S’agissant enfin de Bouaziz Aït-Chebib, il entamera son discours par le rappel de « l’infamie » commise par le pouvoir algérien contre la Kabylie en 2001 et la dimension véritable de la marche du 14 juin de la même année d’où la consécration par le MAK de cette journée comme « Journée Nationale Kabyle ». Une fois ce virage amorcé, le Président du MAK s’adressera par ricochets aux détracteurs du MAK. Et tout en soulignant lui aussi la différence de la Kabylie des autres pays d’Algérie, il ciblera le Rassemblement pour la Culture et la Démocratie (RCD) et le Front des Forces Socialistes (FFS). Bouaziz Aït-Chebib ne dira aucune méchanceté de ces deux partis kabyles. Il les citera tout simplement comme l’exemple édifiant du rejet total des Algériens de tout ce qui est kabyle, dès lors qu’en dépit de leurs projets de société modernes et émancipateurs et leurs propositions pour faire adhérer l’Algérie au concert des nations, ils restent toujours confinés dans en Kabylie. « Ils (RCD et FFS) sont rejetés par les Algériens parce qu’ils sont tout simplement kabyles », s’écriera le premier responsable du MAK avant d’ajouter cette phrase en marquant bien les syllabes : « Il n’y a qu’ici en Kabylie, leur pays que nos frères du RCD et du FFS peuvent jouir d’un espace pour faire la politique et diriger ! » La dernière sortie médiatique du dirigeant du FFS, Nebbou, où il s’est violemment attaqué au MAK aura cette réponse : « Ceux qui croient qu’en insultant le MAK peuvent gagner la reconnaissance et la sympathie des Arabes se trompent ». « Personne ne peut duper le peuple kabyle lequel est plus mature que certains de ses représentants politiques », notera Bouaziz Aït-Chebib qui ajoute : « Le peuple kabyle a dit son mot le 20 avril dernier ! » Le Président du MAK dira également que ce qui manquait le plus au peuple kabyle, c’était son drapeau ; «  et aujourd’hui, il l’a ».

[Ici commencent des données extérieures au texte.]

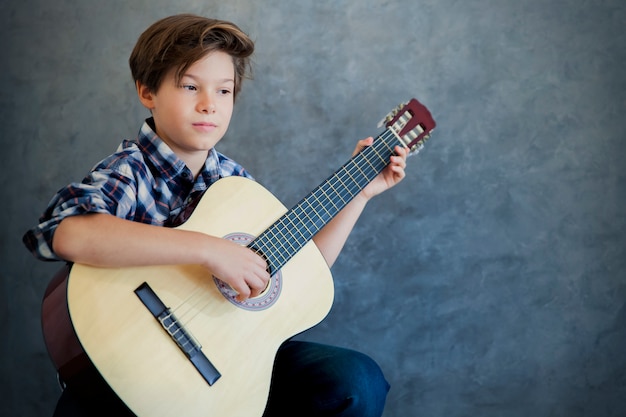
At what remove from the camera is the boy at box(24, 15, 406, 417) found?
43.6 inches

Soucieux d’éviter tout amalgame et motivé également par une certaine vérité historique, l’intervenant mettra l’accent l’ancien drapeau et le nouveau. Concernant les anciennes couleurs, Bouaziz Aït-Chebib reconnaîtra qu’il a symbolisé toutes nations amazighes et « quant les militants du MAK ont eu le courage de le hisser, les autres s’en sont tenus éloignés par peur de représailles ». « Aujourd’hui, poursuit-il, nous avons ce drapeau propre au peuple kabyle et ce drapeau kabyle justement qui a fait et continue de faire paniquer le pouvoir arabo-islamiste d’Alger ! » Le Président du MAK a clôturé son intervention par un appel « à tous les hommes et à toutes les femmes kabyles pour s’unir, car de cette union seule que dépend fondamentalement la victoire de notre peuple sur son adversité ».